Why MES fails for bespoke engineering

Manufacturing Execution Systems (MES) are widely adopted to control and monitor production activities. They provide visibility into operations, resources and shopfloor events once manufacturing execution begins.
In bespoke engineering environments, however, execution problems often emerge long before production reaches a stable state. These problems are frequently attributed to incomplete planning, insufficient discipline or late changes.
The recurring failure of MES in such contexts is not a matter of configuration or adoption. It is the result of a structural mismatch between what MES is designed to execute and what bespoke engineering projects require to be executed.
The MES execution assumption
MES operates on the assumption that manufacturing execution follows a sufficiently defined product and process structure. Bills of materials, routings and work instructions are expected to exist at a level that allows production events to be tracked and controlled.
This assumption holds in serial or repetitive production environments, where engineering has largely stabilised before execution begins. In bespoke engineering, it does not.
Execution before definition stabilises
Bespoke engineering projects are characterised by overlapping phases. Engineering, procurement, manufacturing and assembly proceed in parallel, often under commercial and scheduling commitments made before definition is complete.
Execution therefore begins while essential interfaces, dependencies and assemblies are still evolving. Manufacturing is not delayed until engineering concludes; it is initiated under partial and provisional definition.
MES is not designed for this condition. It presumes that execution follows definition, not that execution and definition co-evolve.
Visibility without executability
MES provides visibility into what is happening on the shopfloor. It reports operations performed, resources consumed and deviations from planned processes.
What it does not represent is executability. MES does not evaluate whether assemblies are structurally ready to be executed, whether dependencies are resolved or whether interfaces are mature enough to support downstream work.
As a result, execution may appear under control while assemblies remain non-executable in practice. Problems surface only when physical integration or rework makes structural gaps unavoidable.
Why configuration does not solve the problem
Attempts to adapt MES to bespoke engineering often focus on increased flexibility. More variants are introduced, routings are loosened and exception handling is expanded.

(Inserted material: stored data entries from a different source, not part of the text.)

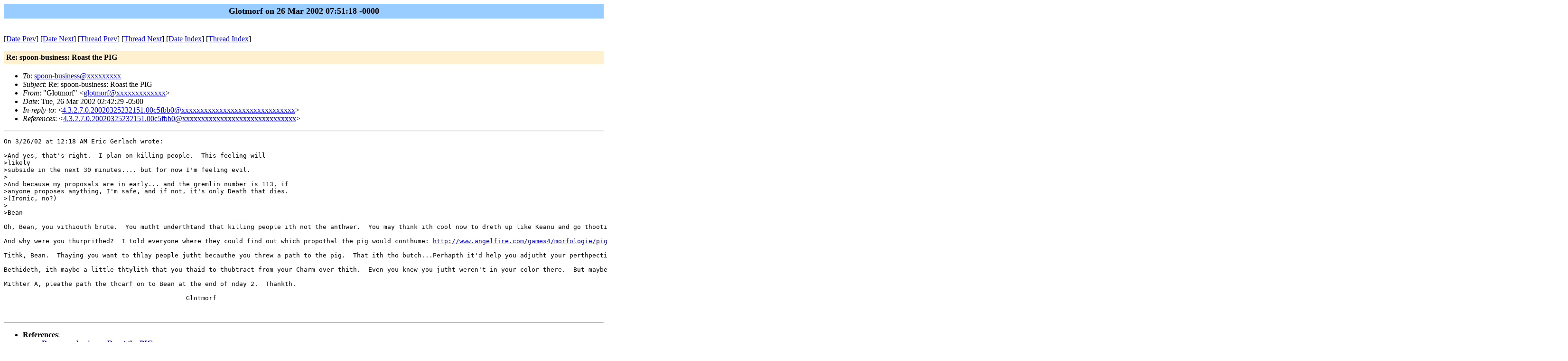

--- FILE ---
content_type: text/html; charset=UTF-8
request_url: https://lists.ellipsis.cx/archives/spoon-business/spoon-business-200203/msg00189.html
body_size: 2137
content:
<!-- MHonArc v2.6.16 -->
<!--X-Subject: Re: spoon&#45;business: Roast the PIG -->
<!--X-From-R13: "Uybgzbes" <tybgzbesNrneguyvax.arg> -->
<!--X-Date: 26 Mar 2002 07:51:18 &#45;0000 -->
<!--X-Message-Id: 200203260242290160.004E7CF2@smtp.ioip.com -->
<!--X-Content-Type: text/plain -->
<!--X-Reference: 4.3.2.7.0.20020325232151.00c5fbb0@mail.student.math.uwaterloo.ca -->
<!--X-Head-End-->
<!DOCTYPE HTML PUBLIC "-//W3C//DTD HTML//EN">
<HTML>
<HEAD>
<TITLE>Re: spoon-business: Roast the PIG</TITLE>
<LINK REV="made" HREF="mailto:glotmorf@xxxxxxxxxxxxx">
</HEAD>
<BODY BGCOLOR="#ffffff">
	<TABLE WIDTH="100%" BORDER="0" CELLSPACING="0" CELLPADDING="5">
	<TR><TD WIDTH="100%" BGCOLOR="#99CCFF" ALIGN="CENTER"><B>
	<FONT COLOR="#000000" SIZE=+1>Glotmorf on 26 Mar 2002 07:51:18 -0000
	</FONT></B></TD></TR></TABLE>
<P>
<!--X-Body-Begin-->
<!--X-User-Header-->
<!--X-User-Header-End-->
<!--X-TopPNI-->
<P><BR>
[<a href="msg00188.html">Date Prev</a>] [<a href="msg00190.html">Date Next</a>] [<a href="msg00186.html">Thread Prev</a>] [<a href="msg00184.html">Thread Next</a>] [<A
HREF="maillist.html#00189">Date Index</A>] [<A
HREF="threads.html#00189">Thread Index</A>]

These adaptations address symptoms, not structure. They do not change the underlying assumption that execution is driven by predefined production logic.
In bespoke engineering, execution is driven by the evolving readiness of assemblies, not by the progression of operations. MES has no structural reference for this dimension of execution.
The execution domain MES does not cover
The failure of MES in bespoke engineering is therefore not a failure of technology. It is the consequence of applying a system optimised for manufacturing execution to a domain where engineering execution remains active and decisive.
This domain exists before and alongside manufacturing. It governs whether work can proceed coherently under changing definition and unresolved dependencies.
Recognising this distinction is a prerequisite for understanding why execution breaks down in bespoke engineering long before production metrics signal a problem.